** EXERCISE **
Carry on the forum thread about the shared compositions and recordings, starting after its last sentence.

** READING PASSAGE **
# Some Compositions and Recordings



## chopinsky

Hello, I have several Compositions of which I have posted some on YouTube, here are a few:































Thank you for Viewing. If you like what you see, please let me know, and I'll continue to upload more videos.


----------



## MusicForLife

Only listened to the the third mov. of your Sonata so far,
amazing work for my taste! 5:20 - 6:20 favourite part


----------



## Iforgotmypassword

I think they're all great. Very well put together and pleasant.


----------



## chopinsky

Thank you very much


----------



## Couchie

HOLY MOTHER OF SWEET HELL.

Your Sonata No. 3 in G is FANTASTIC! 
I don't even know what else to say. I WAS FLOORED. All 3 movements are great! Gorgeous, and such expertly handed builds and releases of dramatic tension! THANK YOU SIR. Is there a way to download this? You also must be a hell of a pianist!


----------



## chopinsky

Thank you. I am not sure if there is a way to download the track. But I do have the audio and can e-mail it to you. I might have to compress it first though would you happen to have a gmail account?


----------



## Tomposer

Yeah man these are great!  Nice to hear a composer playing their own stuff too.


----------



## Jobe

I too thought they were brilliant


----------



## chopinsky




----------



## chopinsky

Thanks for the comments. I'll keep posting more music.


----------



## Yoshi

I like all of them


----------



## chopinsky

Anthem, Which is based on a familiar theme if you can pick it out.


----------



## Kopachris

*Kopachris now feels very disappointed in himself*

On the other hand, now I have something to strive for. These are all excellent--very Chopin-esque (which, judging by your username, is what you meant to go for). I could get all mean and say that you should find your own voice and style instead of using something so similar to Chopin's, but I like the music too much to do that.

** DATA BLOCK **
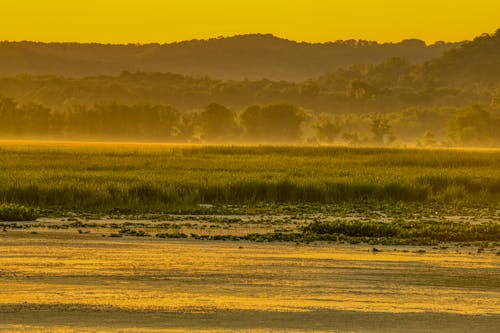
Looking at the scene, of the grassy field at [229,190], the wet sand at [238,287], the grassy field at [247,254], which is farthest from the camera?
the grassy field at [229,190]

** ANSWER TO THE PROBLEM **
----------



## chopinsky

You thought that they sounded Chopin Like. I am a bit surprised by that. you are the first to say this. Although I do believe Chopin to be quite an innovative composer, I don't really subscribe to his style of "romantic" piano repertoire. Oh, and the user name was just a default choice. It was the easiest name for me to remember I could have just as easily used something like "Bachsky" or "Lisztsky". If you don't mind please show me where you are hearing Chopin in these pieces and I might reassess the work.


----------



## chopinsky

I guess I would understand if you said something like Scriabin or Rachmaninoff or even Vaughn-Williams. since I find that the harmonization that I am used to playing is not really from the Romantic or post romantic era especially in the New England pieces and The sonata 3.


----------



## Kopachris

(I've never actually listened to Scriabin, Rachmaninoff, or Vaughn-Williams.) Let me rephrase: Your pieces _reminded_ me of Chopin. Take the Postman sonata movement 3, for example: the beginning had a beautiful, unassuming melody above a very subdued bass line, something which makes me immediately think of Chopin's nocturnes, but then you added your own distinct style to it (that is, not Chopin-esque), evident in the way you developed your themes. Another thing that reminded me of Chopin is the way your recording is set up, giving the piano a resonance that sounds very "crystalline" in upper registers--the only recordings I have in my library that were set up similarly are Chopin pieces; I suppose I subconsciously linked that to Chopin. Also, seeing your username before listening to the pieces may have accidentally been a sort of subconscious suggestion that your music will sound like Chopin.

Sorry if I insulted you; I quite admire Chopin's music, and yours. :tiphat:


----------



## chopinsky

Oh, don't worry, I take it as a compliment. I now see what you are saying about the setup of the performance. I will take a look in to expanding how the piano is set up, maybe make some reverb changes and see how that sounds. I must be honest though, I have been influenced by Chopin to a certain degree. I have a piece that was directly influenced by Chopin (Mostly because of its philosophical meaning-which I think Rubinstein established) which I'll post here in a few days. I am sure you'll know it right when you hear it. 

Thanks for your comments and compliments


----------



## Ravellian

What playback software are you using? I thought it was being performed at first, but those runs in the 1st movement are impossible to play like that - it's obviously been digitized. 

Anyway, very lovely pieces. Just an opinion about the 1st and 3rd movements of the sonata, I felt they are were bit repetitive because they are 8 minutes long with essentially the same melodic rhythm throughout. Perhaps try to incorporate contrasting themes of a different character? Just an idea.


----------



## chopinsky

Hello Ravellian, thanks for your comments. I also have a little bit of feedback.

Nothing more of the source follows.